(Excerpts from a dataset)
★ ★ ★ ★
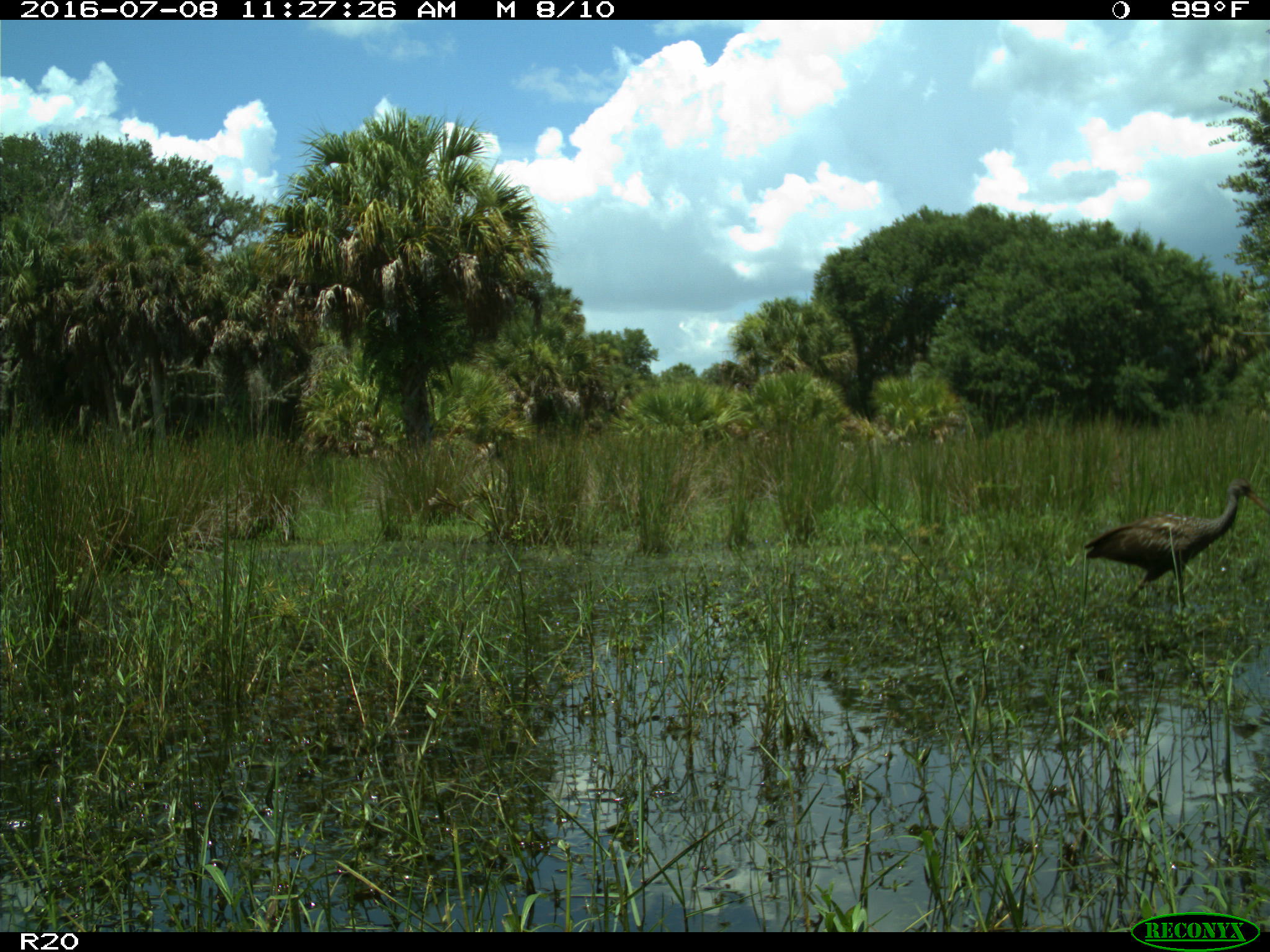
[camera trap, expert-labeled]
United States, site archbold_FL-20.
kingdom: Animalia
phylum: Chordata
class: Aves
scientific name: Aves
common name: birds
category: unidentified bird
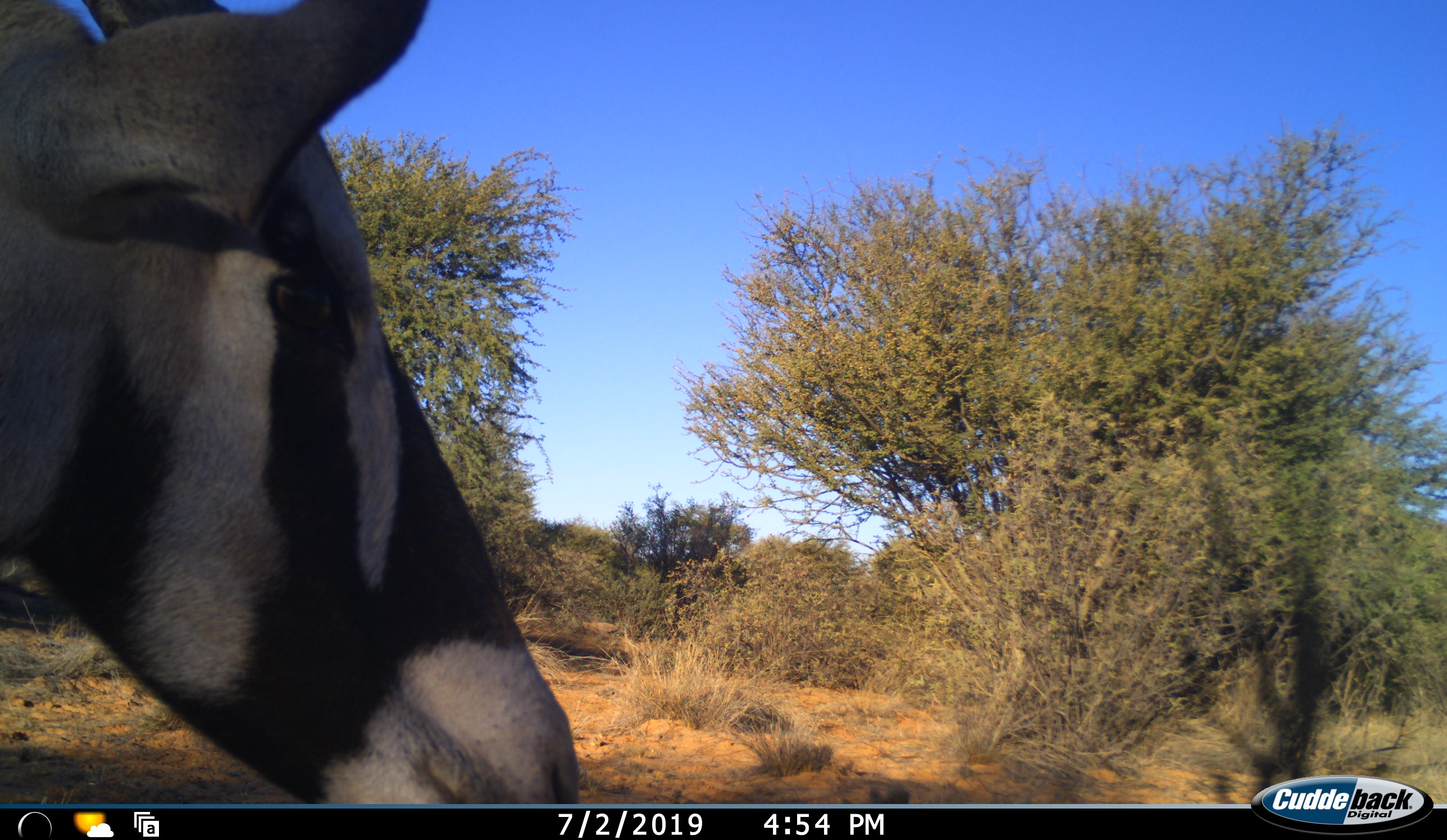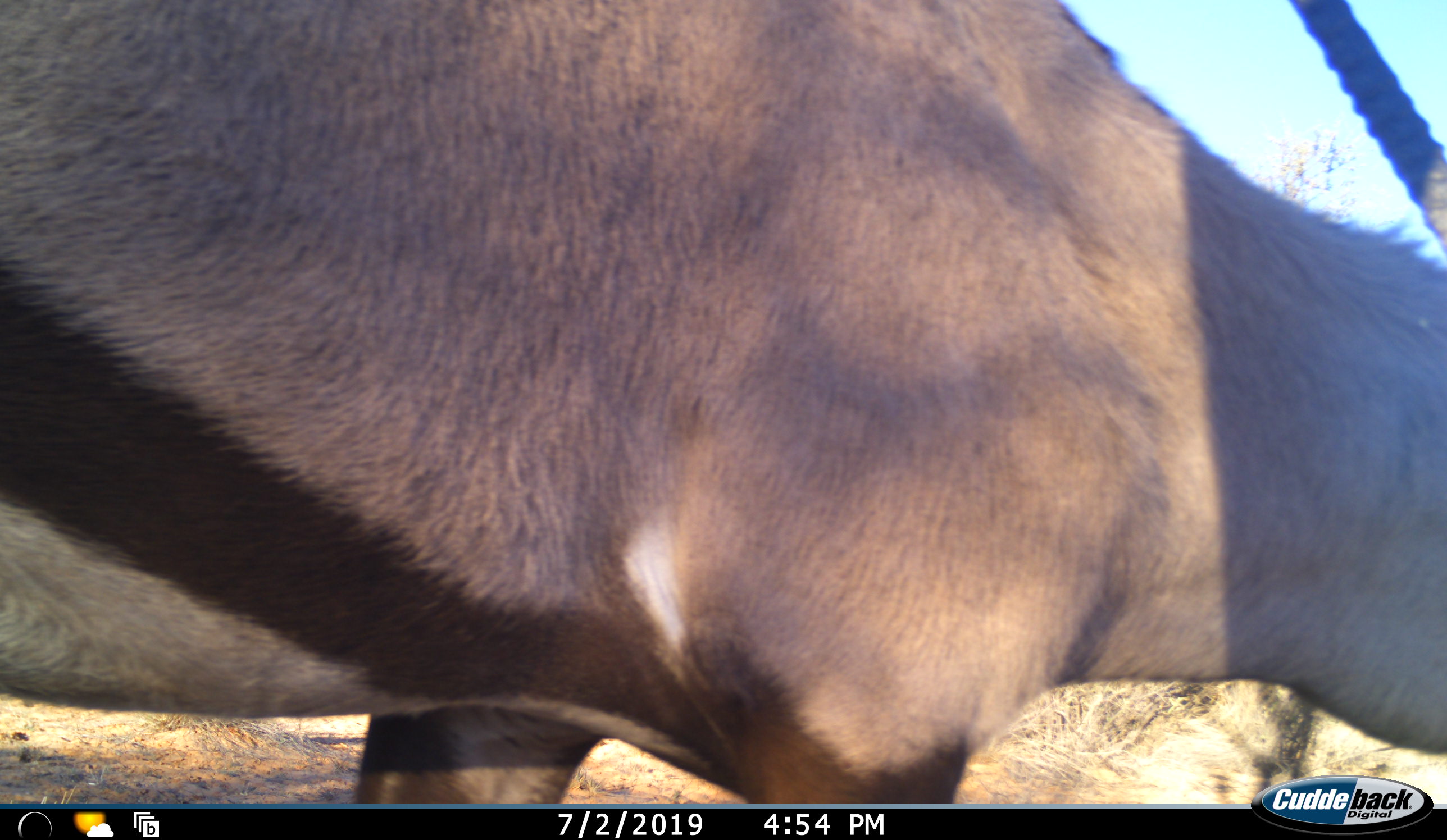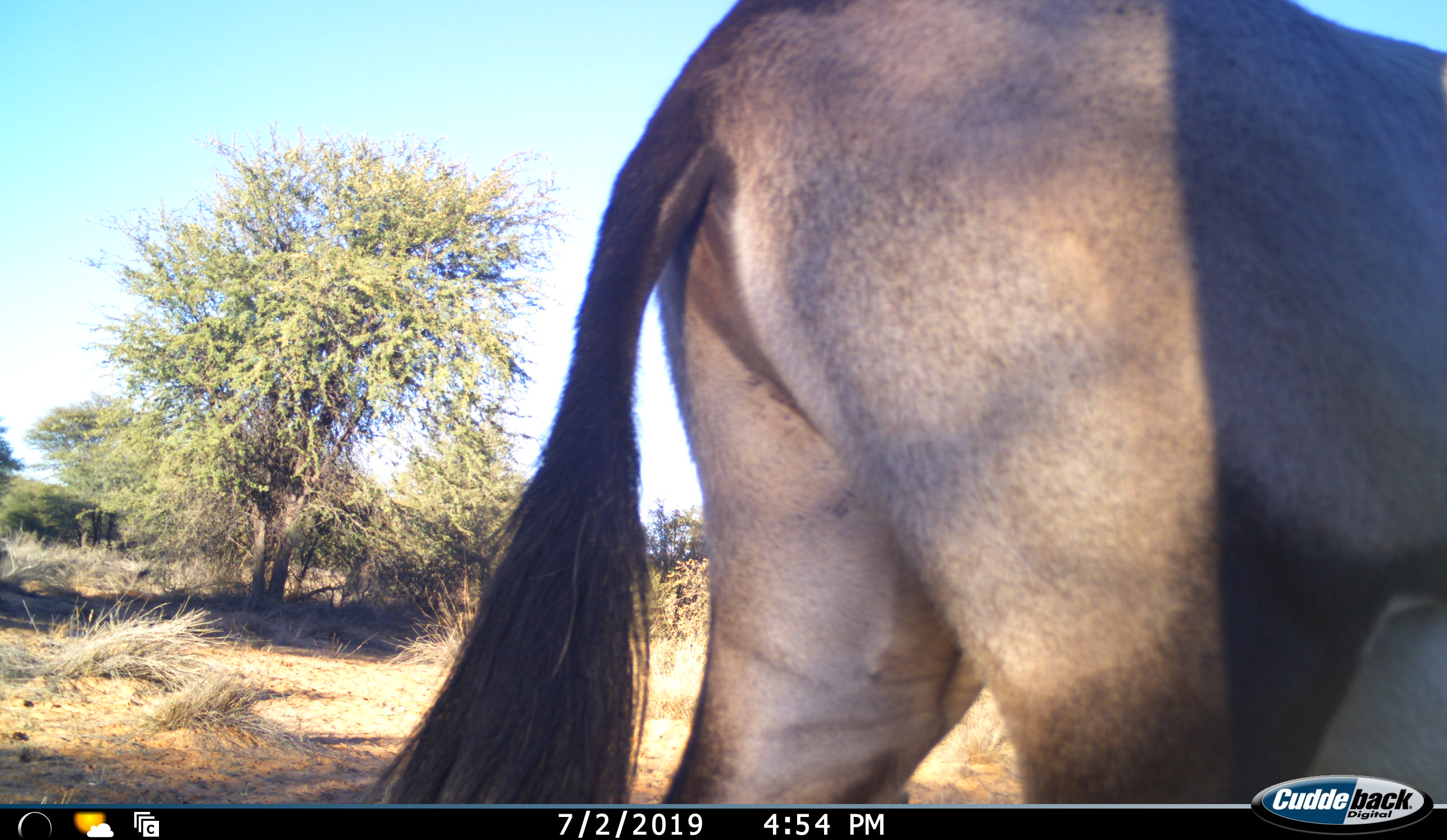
★ ★ ★ ★
With the pictures left out, copy exactly the lines from the one containing "phylum: Chordata" through the last line of the data.

→ **Answer space**
phylum: Chordata
class: Aves
scientific name: Aves
common name: birds
category: unidentified bird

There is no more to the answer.